DMIS uses six stages to scale the level of cultural adaptation, where it should be the goal to reach the highest stage. The first three stages are ethnocentric as one sees his own culture as central to reality. Moving up the scale the individual becomes a more and more ethnorelative point of view, meaning that you experience your own culture as in the context to other cultures. At the next stage these ethnocentric views are replaced by ethnorelative views.

[edit] The ethnocentric stages of the Bennett scale are:

  1. Denial
    • Denial one is simply not able to understand cultural differences. Indicators are benign stereotyping and superficial statements of tolerance. This stage is sometimes accompanied by attribution of deficiency in intelligence or personality to culturally deviant behavior.
  2. Defense
    • One notices cultural differences, but sees these differences as negative since the evaluation process is done by comparison with the own, perceived as the right, culture.
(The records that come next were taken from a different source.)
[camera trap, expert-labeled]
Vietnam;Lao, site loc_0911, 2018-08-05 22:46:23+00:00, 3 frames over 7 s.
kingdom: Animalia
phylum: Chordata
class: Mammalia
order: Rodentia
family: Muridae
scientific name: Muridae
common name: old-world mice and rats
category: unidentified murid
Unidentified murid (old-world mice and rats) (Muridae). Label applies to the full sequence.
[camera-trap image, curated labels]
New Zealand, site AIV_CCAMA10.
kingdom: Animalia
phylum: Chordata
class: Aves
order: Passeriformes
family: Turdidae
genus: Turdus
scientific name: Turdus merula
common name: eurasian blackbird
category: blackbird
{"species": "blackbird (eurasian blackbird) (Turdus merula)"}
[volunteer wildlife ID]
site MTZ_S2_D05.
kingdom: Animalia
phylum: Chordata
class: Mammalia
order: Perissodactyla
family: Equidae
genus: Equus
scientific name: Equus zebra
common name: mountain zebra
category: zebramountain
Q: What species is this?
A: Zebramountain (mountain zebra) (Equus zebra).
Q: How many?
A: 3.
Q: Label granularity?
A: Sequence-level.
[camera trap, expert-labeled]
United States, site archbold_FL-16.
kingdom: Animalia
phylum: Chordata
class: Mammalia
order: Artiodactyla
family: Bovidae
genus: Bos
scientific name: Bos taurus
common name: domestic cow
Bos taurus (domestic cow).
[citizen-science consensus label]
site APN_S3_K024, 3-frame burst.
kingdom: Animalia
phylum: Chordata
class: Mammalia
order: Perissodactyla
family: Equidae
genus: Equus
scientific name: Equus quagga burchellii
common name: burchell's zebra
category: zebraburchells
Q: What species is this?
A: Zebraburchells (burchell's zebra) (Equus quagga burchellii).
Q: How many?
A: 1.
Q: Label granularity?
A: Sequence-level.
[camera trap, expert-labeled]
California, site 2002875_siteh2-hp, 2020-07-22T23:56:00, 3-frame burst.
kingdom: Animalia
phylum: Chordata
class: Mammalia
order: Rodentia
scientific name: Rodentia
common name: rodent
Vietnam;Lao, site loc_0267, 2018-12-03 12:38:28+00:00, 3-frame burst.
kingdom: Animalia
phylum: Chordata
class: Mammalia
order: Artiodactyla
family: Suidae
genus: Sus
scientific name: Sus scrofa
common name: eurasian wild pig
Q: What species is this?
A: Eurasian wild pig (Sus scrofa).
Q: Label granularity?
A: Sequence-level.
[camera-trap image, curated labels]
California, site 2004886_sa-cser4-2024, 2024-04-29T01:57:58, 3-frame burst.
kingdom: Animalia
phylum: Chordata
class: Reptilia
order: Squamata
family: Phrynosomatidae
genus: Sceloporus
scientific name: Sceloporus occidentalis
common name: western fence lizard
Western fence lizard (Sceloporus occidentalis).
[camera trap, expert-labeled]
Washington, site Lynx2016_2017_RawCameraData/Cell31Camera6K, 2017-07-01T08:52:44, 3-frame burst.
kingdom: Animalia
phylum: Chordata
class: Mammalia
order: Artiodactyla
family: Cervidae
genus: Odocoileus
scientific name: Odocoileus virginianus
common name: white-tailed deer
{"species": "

The larger the difference the worse the other culture and the better ones own culture.
  3. Minimization
    • The stage where superficial cultural differences are recognized and accepted is called Minimization. Minimization because differences are minimized by focusing on similarities between ones own and the other culture due to an ethnocentric point of view.

[edit] The ethnorelative stages are:

  1. Acceptance
    • Acceptance is achieved when cultural differences are not only recognized but also accepted as an alternative solution of how to organize human existence.
  2. Adaptation
    • The development of communication skills that enable intercultural communication in order to understand and be understood across cultural boundaries qualifies for the adaptation stage called Adaptation.
  3. Integration
    • Integration, is reached when one managed the internalization of bi- or multicultural frames of reference. The one integrated in another culture is seeing one's self as in process.